10 October marks the 20th World Day Against the Death Penalty. This year’s commemoration comes at a time when the State of Palestine continues to fail to fulfill its obligations stemming from its accession to the Second Optional Protocol to the International Covenant on Civil and Political Rights (ICCPR) of 1989 aiming at the abolition of the death penalty, which is to apply over the entire Palestinian territory. Yet, since its accession to the Second Optional Protocol on 18 March 2019, the State of Palestine has not harmonized its national legislation with the Protocol’s provisions, whose Article 1 requires each State Party to take all necessary measures to abolish the death penalty within its jurisdiction.

 

Since the establishment of the Palestinian National Authority in 1994, Palestinian courts have handed down 281 death sentences—251 in the Gaza Strip and 30 in the West Bank. According to Al Mezan, there have been 90 executions in Gaza and 5 in the West Bank. Following the ratification of the Second Optional Protocol in early 2019, Palestinian courts in the Gaza Strip have issued 52 death sentences—18 of them since the beginning of 2022 alone.
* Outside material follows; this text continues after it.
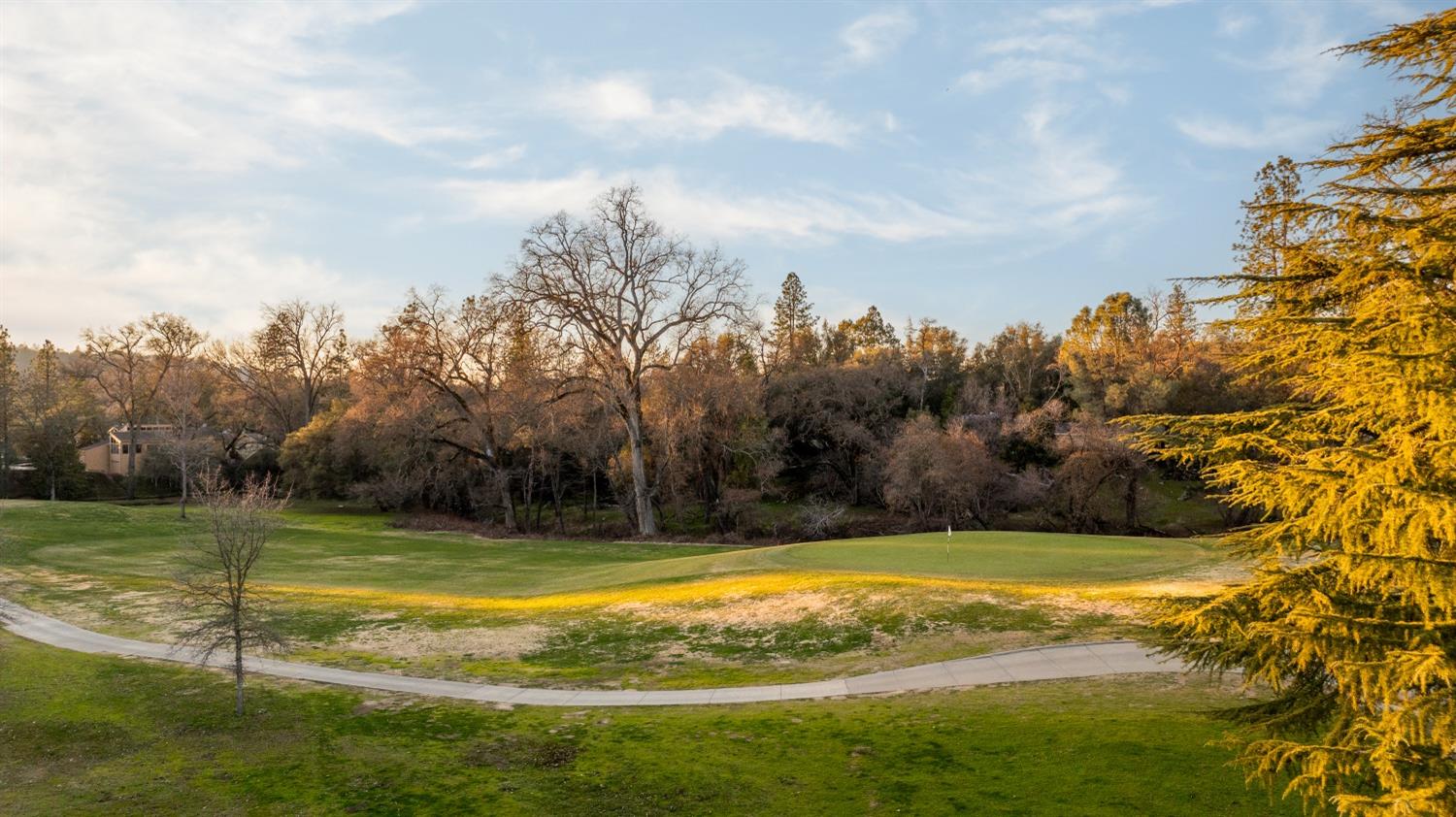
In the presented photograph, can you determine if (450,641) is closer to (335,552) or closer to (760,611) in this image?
(760,611)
Although Palestinian President Mahmoud Abbas has never ratified any death sentence since he took office in 2005 and no executions have been carried out in the West Bank, Gaza’s judiciary continues to issue death sentences and carry out executions without any regard for the President’s ratification or the Second Optional Protocol to the ICCPR.

 

Al Mezan is a longtime advocate for the abolition of the death penalty. There is abundant evidence that the death penalty is not compatible with the purposes of modern criminal philosophy, which aims to reform and rehabilitate the individual offender. On the one hand, execution excludes the person from existence; on the other hand, the application of correction and rehabilitation programs becomes meaningless. Moreover, the death penalty has proven to be useless since serious crimes punishable by death have not ceased, not to mention the fact that it is irreversible and irreparable in case miscarriages of justice are detected after execution.

 

From the perspective of international law, the death penalty constitutes a form of inhuman punishment and contravenes Palestine’s human rights obligation. In addition to the Second Optional Protocol, there are numerous international efforts toward the abolition of the death penalty. For instance, the UN General Assembly issued a set of resolutions urging the States to reduce the number of offenses for which the death penalty may be imposed and limit its application and urged the States which have abolished the death penalty not to reintroduce it. And while Article 6 ICCPR permits the use of the death penalty in limited circumstances, it also provides that “nothing in this article shall be invoked to delay or to prevent the abolition of capital punishment by any State Party to the present Covenant”, including the State of Palestine. Notably, Decision No. 5 (2017) of the Palestinian Supreme Constitutional Court stipulated that international conventions must be incorporated into national laws to enter into force nationally.

 

On World Day Against the Death Penalty, considering the foregoing and the current state of legal affairs in Palestine deriving from the division among public authorities, the many difficulties in holding general elections for the Palestinian Legislative Council, and the fact that the death penalty is an inhumane punishment that violates the right to life, Al Mezan calls on Palestinian authorities immediately abolish the death penalty from national legislation.

 

We further note that the objective of Palestine’s accession to core human rights conventions should not only be to strengthen Palestine’s political and legal position at the international level but at the internal level as well, by enabling Palestinians to benefit from the rights guaranteed under those conventions in their daily life. This requires rebuilding the Palestinian political system on democratic grounds, holding public elections, and integrating international human rights law obligations into the Palestinian legal system, and promoting the principle of the independence of the judiciary, as one of the guarantees of human rights and fundamental freedoms.